On January 29, The Diversity Speaker Series welcomed Mr. Ryan Scott to RMU. Mr. Scott, the Co-Director of the Black Male Leadership Development Institute, gave a talk entitled “What They See, is What They’ll Be!” The talk was focused on mentorship, and the importance of mentors to help people succeed. Mr. Scott gave a brief overview of his journey and successes, and talked about how influential mentors were in his life. Mr. Scott inspired the crowd to become mentors for other people, while explaining how rewarding of an experience mentorship can be. Students were able to ask Mr. Scott questions about mentorship, and learn different ways to develop a mentoring relationship. Afterwards many students waited to ask Mr. Scott personal question to help them individually learn more about how mentorship could affect their lives or goals. Overall, the event was very successful because students were able to learn from Mr. Scott, and hopefully apply this knowledge to help better themselves.
The Robert Morris University Honors Program was honored this spring semester with our first chance to compete in a regional Quiz Bowl that contested for nationals. Six RMU students traveled to Youngstown State University to compete in 9 rounds, plus 2 playoff rounds, against other colleges and universities. Other schools such as Edinboro, Pitt, and Carnegie Mellon University were represented there as well. The timed rounds used a buzzer system in which we were tested on academic and trivia questions. Although going to nationals is not in our futures, we were praised for our enthusiasm, commitment and drive for it being our first time competing (we were the only school there competing for the first time.) We had the honor of meeting many other students who had worked very hard to reach their standings. It was a joyous experience and we are looking forward to setting up competitions on campus to compete again in the future.

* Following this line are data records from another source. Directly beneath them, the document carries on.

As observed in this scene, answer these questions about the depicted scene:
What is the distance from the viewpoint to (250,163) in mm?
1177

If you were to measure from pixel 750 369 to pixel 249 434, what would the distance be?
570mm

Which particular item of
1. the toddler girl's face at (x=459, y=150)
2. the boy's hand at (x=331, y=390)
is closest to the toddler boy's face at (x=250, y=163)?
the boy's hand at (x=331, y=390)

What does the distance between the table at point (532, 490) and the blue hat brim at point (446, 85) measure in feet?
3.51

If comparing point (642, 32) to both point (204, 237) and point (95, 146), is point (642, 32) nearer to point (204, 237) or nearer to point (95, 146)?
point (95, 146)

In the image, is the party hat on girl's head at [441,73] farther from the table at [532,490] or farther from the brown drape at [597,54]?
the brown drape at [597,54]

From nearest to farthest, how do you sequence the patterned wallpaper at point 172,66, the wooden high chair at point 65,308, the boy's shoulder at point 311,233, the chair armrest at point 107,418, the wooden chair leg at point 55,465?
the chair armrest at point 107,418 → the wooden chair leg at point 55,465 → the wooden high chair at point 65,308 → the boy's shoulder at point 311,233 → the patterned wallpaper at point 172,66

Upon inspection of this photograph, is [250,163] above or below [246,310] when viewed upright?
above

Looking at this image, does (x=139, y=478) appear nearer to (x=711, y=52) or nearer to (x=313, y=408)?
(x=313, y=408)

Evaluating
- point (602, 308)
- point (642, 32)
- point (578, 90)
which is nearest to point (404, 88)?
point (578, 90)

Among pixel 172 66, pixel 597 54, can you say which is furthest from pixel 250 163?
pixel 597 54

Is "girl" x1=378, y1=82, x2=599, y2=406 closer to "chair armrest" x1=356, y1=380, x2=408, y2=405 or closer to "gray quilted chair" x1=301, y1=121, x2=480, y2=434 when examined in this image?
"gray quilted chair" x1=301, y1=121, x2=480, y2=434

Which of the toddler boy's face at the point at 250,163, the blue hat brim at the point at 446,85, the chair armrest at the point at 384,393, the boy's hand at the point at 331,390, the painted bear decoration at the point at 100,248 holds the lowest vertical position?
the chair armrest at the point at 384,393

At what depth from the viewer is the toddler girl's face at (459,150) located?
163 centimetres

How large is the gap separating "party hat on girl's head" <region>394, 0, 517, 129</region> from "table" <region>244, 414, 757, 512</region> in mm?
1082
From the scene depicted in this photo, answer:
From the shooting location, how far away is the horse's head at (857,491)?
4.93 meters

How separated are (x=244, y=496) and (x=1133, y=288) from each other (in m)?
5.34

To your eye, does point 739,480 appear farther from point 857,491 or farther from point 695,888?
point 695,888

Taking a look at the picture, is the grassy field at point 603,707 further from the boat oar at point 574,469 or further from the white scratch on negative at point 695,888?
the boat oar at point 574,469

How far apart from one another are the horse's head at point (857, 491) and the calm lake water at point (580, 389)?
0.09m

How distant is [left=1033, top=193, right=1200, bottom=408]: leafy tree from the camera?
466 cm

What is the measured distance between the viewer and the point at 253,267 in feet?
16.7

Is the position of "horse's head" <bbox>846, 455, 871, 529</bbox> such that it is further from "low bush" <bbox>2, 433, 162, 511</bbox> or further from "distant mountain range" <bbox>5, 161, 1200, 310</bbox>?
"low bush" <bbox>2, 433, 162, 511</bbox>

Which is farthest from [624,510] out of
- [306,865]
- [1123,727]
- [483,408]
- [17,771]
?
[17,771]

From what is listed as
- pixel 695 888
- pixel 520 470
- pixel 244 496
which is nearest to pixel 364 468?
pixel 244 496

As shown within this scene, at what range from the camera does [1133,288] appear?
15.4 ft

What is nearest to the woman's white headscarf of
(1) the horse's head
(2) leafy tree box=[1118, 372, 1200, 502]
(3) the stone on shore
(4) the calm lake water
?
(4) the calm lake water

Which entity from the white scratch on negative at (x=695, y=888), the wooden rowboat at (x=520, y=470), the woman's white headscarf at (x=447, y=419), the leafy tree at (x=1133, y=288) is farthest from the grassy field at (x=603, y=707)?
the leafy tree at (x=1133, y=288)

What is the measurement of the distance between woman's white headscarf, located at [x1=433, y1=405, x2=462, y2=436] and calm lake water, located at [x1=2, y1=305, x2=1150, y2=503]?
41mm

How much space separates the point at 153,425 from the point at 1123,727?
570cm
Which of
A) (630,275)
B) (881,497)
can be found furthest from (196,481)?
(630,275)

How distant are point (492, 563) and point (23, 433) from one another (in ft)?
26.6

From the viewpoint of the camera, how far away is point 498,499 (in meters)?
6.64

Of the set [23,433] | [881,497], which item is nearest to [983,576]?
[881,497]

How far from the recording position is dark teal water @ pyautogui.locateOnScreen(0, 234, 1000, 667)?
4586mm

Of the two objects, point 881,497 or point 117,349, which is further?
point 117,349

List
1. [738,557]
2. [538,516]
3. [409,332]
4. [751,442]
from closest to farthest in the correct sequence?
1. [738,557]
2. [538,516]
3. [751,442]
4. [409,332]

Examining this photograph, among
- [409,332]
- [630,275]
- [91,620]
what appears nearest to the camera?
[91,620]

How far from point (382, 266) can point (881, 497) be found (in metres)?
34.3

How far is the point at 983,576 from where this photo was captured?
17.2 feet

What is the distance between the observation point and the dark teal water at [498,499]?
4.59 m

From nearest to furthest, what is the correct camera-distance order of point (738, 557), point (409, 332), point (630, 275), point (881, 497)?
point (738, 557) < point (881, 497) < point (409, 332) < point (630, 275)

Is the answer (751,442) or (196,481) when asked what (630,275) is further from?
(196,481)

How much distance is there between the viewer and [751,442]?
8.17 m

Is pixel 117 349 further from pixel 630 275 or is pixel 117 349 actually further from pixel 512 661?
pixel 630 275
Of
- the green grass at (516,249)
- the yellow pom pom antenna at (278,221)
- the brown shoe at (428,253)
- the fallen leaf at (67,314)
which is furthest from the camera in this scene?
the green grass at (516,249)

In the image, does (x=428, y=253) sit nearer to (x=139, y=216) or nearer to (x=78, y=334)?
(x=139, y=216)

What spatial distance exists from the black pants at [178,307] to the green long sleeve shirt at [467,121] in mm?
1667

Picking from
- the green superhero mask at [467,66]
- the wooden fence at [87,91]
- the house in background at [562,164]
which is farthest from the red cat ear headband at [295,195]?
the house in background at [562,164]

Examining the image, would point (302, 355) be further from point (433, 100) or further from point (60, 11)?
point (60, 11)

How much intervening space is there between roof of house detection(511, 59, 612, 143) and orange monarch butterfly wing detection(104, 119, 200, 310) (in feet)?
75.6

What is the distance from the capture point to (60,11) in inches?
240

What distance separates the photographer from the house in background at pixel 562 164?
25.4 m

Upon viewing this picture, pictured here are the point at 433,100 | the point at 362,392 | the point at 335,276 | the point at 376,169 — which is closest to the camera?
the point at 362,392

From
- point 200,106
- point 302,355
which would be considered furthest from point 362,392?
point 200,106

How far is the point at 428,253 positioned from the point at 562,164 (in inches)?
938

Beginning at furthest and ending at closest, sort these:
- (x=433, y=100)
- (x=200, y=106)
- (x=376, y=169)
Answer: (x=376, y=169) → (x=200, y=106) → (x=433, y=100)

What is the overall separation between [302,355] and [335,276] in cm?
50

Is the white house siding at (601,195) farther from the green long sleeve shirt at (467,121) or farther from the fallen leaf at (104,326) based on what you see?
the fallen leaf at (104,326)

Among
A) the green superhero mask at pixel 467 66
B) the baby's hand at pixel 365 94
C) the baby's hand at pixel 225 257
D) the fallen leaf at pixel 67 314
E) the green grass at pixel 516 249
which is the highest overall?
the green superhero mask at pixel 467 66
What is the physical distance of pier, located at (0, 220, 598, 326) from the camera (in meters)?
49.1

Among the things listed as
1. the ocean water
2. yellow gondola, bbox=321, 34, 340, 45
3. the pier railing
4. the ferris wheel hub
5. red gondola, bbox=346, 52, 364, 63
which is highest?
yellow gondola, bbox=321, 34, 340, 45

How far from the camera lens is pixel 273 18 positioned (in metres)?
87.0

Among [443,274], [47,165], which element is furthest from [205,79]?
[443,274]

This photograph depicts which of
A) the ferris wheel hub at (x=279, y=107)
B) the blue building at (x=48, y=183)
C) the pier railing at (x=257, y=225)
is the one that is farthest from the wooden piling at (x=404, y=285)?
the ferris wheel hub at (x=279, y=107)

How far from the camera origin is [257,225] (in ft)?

The weekend of February 7 was the annual Scholar’s Day prospective student event. This event brings together the top prospective RMU applicants to learn more about being a member of the Honors Program and to submit their competitive Presidential Scholarship projects. As both an Honors student and a Colonial Ambassador, I was invited to be on a panel of students at the event and had a chance to share my college experiences and advice with the high school seniors. During the panel session, audience members were given the chance to ask questions to the panel of 10 current Honors students. Some of the topics of discussion included college level classes, adjusting to college life, and the benefits of being an Honors student. The day concluded with recognition of the students’ achievements so far in their educational careers. Overall, the event provided key information that helped high school seniors learn about the Honors Program at RMU and celebrated the highest performing prospective students.
It all started with a phone call from an unknown number and a man with a funny accent. My first reaction was to hang up on him, but he held my attention when he said he was calling about a potential job offer. After hearing a description of the position I began to wonder how this man found me; I hadn’t submitted an application or resume to this company. I inquired as to how he got my information. His simple response was “LinkedIn.” Still skeptical, I looked up his name and his employer on the internet and it revealed the company did, in fact, exist. The next few days were a series of Skype interviews, first with the COO of the company and then with an HR professional from the company. A week later I boarded a plane to Chicago to meet with the COO for sushi in the O’Hare airport. Two weeks have passed since my interview. I have finished filling out all of the pre-employment contract papers and am packing my bags to travel to Munich for six weeks where I will be trained on my new employer’s software development platform. Moral of the story: Get a LinkedIn account, keep it as up-to-date as possible, and answer that unknown number. It could turn out to be a man with a funny accent offering you a job opportunity of a lifetime.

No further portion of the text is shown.